On Nov. 15, Interior Secretary Sally Jewell announced the BLM’s Methane Waste and Prevention Rule. It is aimed at curbing billions of cubic feet of methane emissions and billions waste on public and tribal lands. The rule limits methane loss by venting, leaking and flaring and is intended to both improve public health and provide taxpayers with a better return on the public resource.
Methane, the primary component of natural gas, is both a valuable natural resource and a potent greenhouse gas, more than 20 times more heat-trapping than carbon dioxide. But energy companies frequently flare, or burn off, large quantities of natural gas at production sites because it’s less profitable than oil.
The BLM reports that enough of the gas was wasted between 2009 and 2015 to power more than six million households for a year. According to a 2010 report from the Government Accountability Office, wasted methane not only costs the industry money in lost revenue, but causes states, tribes and federal taxpayers to lose millions of dollars in royalties each year.
Less than an hour after the rule was announced, two oil and gas trade associations, Western Energy Alliance and the Independent Petroleum Association of America, filed a lawsuit in U.S. District Court in Montana alleging that the BLM was overstepping its authority in trying to regulate air quality. That power, they claim, rests solely with the Environmental Protection Agency. Montana, Wyoming and North Dakota have also challenged the rule. (Colorado, which became the first state to adopt its own oil and gas methane regulations in 2014, has not joined the suit.)
“If the BLM had stayed within their authority with this rule, we wouldn’t be suing,” Kathleen Sgamma, the new president of Western Energy Alliance, told The Colorado Independent. “Instead, they went and assumed EPA-like, Clean Air Act authority.”
Environmental groups disagree. On Dec. 2, 15 groups filed a motion with the U.S. District Court for the District of Wyoming requesting to enter the case on the side of BLM to defend the new rule.

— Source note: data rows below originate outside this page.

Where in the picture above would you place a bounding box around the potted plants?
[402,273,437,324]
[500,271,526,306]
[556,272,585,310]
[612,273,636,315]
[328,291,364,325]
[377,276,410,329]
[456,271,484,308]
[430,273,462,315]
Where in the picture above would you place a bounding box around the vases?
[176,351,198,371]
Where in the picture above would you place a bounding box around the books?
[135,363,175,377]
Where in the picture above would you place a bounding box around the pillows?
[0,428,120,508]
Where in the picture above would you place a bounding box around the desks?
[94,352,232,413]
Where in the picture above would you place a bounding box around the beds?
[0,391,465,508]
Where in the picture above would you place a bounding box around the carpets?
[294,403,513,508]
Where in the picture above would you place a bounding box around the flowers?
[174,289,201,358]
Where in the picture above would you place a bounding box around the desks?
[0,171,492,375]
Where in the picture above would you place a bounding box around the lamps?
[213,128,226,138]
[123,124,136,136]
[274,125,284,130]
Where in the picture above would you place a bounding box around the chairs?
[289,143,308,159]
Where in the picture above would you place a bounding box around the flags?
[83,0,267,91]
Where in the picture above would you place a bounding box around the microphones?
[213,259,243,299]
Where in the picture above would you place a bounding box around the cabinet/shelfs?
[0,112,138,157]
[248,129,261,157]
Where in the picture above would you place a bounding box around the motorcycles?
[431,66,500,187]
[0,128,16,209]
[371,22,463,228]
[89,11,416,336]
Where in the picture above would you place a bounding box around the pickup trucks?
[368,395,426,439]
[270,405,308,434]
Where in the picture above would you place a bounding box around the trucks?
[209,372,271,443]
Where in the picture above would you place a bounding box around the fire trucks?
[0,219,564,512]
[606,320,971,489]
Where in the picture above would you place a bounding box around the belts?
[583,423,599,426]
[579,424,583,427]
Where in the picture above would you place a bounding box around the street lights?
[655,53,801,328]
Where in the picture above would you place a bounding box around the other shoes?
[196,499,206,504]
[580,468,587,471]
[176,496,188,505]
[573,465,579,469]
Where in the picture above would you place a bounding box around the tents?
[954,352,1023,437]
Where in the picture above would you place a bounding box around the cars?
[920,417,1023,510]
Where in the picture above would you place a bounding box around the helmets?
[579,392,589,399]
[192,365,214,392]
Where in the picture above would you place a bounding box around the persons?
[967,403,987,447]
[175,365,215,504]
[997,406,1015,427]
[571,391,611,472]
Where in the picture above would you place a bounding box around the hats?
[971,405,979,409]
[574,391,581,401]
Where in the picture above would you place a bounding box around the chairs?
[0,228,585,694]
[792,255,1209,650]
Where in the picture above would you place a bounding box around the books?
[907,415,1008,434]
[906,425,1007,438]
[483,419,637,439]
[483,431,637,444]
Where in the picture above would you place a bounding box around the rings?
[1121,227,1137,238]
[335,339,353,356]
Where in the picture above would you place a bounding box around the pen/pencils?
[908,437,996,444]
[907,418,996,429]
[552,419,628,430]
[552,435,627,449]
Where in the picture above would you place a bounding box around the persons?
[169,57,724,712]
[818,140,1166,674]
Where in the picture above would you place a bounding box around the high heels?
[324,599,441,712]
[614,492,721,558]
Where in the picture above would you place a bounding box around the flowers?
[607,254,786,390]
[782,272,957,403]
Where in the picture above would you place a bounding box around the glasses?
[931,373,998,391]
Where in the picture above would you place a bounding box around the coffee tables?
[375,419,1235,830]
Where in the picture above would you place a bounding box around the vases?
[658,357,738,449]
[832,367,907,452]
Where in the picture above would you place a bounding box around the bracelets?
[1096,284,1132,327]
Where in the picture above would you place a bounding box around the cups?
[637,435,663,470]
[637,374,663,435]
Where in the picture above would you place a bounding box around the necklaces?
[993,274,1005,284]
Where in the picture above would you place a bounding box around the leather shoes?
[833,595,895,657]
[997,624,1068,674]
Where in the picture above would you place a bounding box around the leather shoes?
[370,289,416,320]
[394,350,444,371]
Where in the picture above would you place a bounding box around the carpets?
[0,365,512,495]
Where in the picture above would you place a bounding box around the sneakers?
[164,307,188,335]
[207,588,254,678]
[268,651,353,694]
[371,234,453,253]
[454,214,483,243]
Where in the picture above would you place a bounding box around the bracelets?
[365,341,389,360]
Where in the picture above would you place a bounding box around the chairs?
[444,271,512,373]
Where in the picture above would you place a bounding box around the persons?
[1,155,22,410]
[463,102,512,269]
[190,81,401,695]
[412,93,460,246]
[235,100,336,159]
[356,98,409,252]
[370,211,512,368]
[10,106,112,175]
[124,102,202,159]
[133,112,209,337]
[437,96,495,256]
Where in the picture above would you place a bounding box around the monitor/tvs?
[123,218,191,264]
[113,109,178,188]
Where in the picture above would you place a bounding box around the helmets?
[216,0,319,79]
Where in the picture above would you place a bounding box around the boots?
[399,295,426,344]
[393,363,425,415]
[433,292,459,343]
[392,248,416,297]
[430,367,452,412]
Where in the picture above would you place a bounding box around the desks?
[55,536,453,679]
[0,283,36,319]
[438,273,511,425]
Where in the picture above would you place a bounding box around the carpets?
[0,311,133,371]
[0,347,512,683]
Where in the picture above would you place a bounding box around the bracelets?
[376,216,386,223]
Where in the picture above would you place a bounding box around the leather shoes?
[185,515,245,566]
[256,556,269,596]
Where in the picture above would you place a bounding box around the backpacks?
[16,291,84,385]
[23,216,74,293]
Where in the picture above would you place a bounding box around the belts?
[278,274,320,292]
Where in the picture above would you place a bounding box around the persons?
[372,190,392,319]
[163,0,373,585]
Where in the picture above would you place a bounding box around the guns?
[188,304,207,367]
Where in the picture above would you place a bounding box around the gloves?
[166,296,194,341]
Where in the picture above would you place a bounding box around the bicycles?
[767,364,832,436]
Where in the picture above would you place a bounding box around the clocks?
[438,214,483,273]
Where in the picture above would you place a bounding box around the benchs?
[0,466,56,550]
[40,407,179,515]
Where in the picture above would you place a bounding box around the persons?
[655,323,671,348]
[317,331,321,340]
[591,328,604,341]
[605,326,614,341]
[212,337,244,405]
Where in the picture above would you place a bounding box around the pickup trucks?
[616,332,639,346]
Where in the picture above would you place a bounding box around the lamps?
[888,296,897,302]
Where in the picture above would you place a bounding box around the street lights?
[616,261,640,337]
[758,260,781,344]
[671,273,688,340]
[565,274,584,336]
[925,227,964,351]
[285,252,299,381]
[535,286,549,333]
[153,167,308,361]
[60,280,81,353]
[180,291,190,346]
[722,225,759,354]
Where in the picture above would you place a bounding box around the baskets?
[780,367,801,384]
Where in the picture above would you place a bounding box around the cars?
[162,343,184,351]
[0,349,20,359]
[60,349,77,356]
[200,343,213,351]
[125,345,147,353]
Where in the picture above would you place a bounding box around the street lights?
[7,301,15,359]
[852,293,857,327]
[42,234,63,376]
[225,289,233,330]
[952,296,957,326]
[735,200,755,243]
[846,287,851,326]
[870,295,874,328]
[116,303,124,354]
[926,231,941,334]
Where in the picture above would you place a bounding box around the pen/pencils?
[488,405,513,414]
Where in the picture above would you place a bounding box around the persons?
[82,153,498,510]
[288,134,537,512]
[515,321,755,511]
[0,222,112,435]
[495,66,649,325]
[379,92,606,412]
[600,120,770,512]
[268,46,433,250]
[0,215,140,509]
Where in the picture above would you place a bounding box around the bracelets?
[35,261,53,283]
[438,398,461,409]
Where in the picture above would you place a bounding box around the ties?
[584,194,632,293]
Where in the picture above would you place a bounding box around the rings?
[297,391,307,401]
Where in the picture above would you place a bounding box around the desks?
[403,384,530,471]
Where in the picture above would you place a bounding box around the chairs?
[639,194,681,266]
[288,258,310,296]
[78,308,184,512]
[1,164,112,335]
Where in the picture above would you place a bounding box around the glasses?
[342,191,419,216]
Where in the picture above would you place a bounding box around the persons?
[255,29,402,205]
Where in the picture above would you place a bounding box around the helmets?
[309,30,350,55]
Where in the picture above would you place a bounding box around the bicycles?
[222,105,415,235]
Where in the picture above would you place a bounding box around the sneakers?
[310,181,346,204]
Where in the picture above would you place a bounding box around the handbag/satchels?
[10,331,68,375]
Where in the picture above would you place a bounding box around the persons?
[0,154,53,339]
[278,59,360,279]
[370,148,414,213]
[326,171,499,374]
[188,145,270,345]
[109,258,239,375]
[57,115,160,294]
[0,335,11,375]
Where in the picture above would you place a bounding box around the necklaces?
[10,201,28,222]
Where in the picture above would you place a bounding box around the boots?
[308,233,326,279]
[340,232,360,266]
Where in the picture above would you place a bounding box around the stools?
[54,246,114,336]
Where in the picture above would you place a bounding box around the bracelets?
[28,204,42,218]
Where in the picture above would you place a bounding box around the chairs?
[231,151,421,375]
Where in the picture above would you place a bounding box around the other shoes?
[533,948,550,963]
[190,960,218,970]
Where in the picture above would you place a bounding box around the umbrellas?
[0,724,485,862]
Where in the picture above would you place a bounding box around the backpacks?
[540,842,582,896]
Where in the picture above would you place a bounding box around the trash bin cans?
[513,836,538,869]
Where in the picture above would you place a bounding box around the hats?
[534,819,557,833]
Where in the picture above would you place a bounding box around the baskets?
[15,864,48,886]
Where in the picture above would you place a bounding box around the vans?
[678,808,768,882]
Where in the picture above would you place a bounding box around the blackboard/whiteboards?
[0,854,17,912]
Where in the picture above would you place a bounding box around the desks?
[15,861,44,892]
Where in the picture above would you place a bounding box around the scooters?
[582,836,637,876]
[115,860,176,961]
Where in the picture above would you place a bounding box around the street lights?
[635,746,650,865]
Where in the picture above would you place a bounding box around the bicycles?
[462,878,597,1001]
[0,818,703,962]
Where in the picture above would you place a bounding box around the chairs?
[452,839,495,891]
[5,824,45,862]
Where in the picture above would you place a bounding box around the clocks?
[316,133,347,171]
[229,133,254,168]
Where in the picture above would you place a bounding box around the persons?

Groups include the Natural Resources Defense Council, Sierra Club, Center for Biological Diversity and San Juan Citizens Alliance, a group based in Durango.
Mike Eisenfeld, energy and climate program manager for San Juan Citizens Alliance, says methane waste is not just bad for the environment, but bad for oil and gas companies. “Why would you not want to capture that?” he asked. “At what point do these trade organizations or industry-backed associations take some responsibility to think about the bigger picture?”
Mike Freeman, an attorney with Earthjustice who is representing the environmental groups in their intervention, says “there’s absolutely no merit” to the lawsuit against the BLM.
“Their basic argument is that this rule effectively regulates air quality, and that air quality regulation is the purview of other agencies, like the EPA and state agencies,” Freeman explains. “But the law is very clear that regulatory authority is not an either/or proposition. Different federal state agencies regulate different aspects of the same activity all the time.”
As an example, Freeman cited water quality control: The BLM manages cattle grazing to ensure that grazing activities don’t impact streams on federal lands, but those same streams are also under the management of the Clean Water Act. According to Freeman, what the BLM is doing is “neither unusual nor inappropriate.”
Sgamma argues that in addition to overstepping its authority, the BLM is imposing unmanageable requirements on the oil and gas industry, calling the new regulations “too prescriptive and too expensive.”
The extra costs, she says, will hinder new oil and gas development and shut down wells, which will ultimately lead to more pollution in the form of dirtier coal-fired power plants down the road. Energy experts, however, say it is renewable energy sources, not coal, that are on track to compete with natural gas.
Freeman also disagrees with Sgamma’s characterization of the new rule as economically unfeasible, pointing to the extreme wealth of the industry trade association groups. “This is not a mom-and-pop company struggling,” he says.
The BLM does not comment on litigation, but Steven Hall, communications director for BLM Colorado, said, “Obviously the BLM established the rule, and thus believed the rule was appropriate. We’ll let the legal system take it from here.”
U.S. District Judge Scott Skavdahl has yet to rule on the environmental groups’ request to intervene. Notably, Skavdahl sided with the oil and gas industry last June when he ruled that the BLM did not have the authority to establish rules over fracking on federal and tribal lands.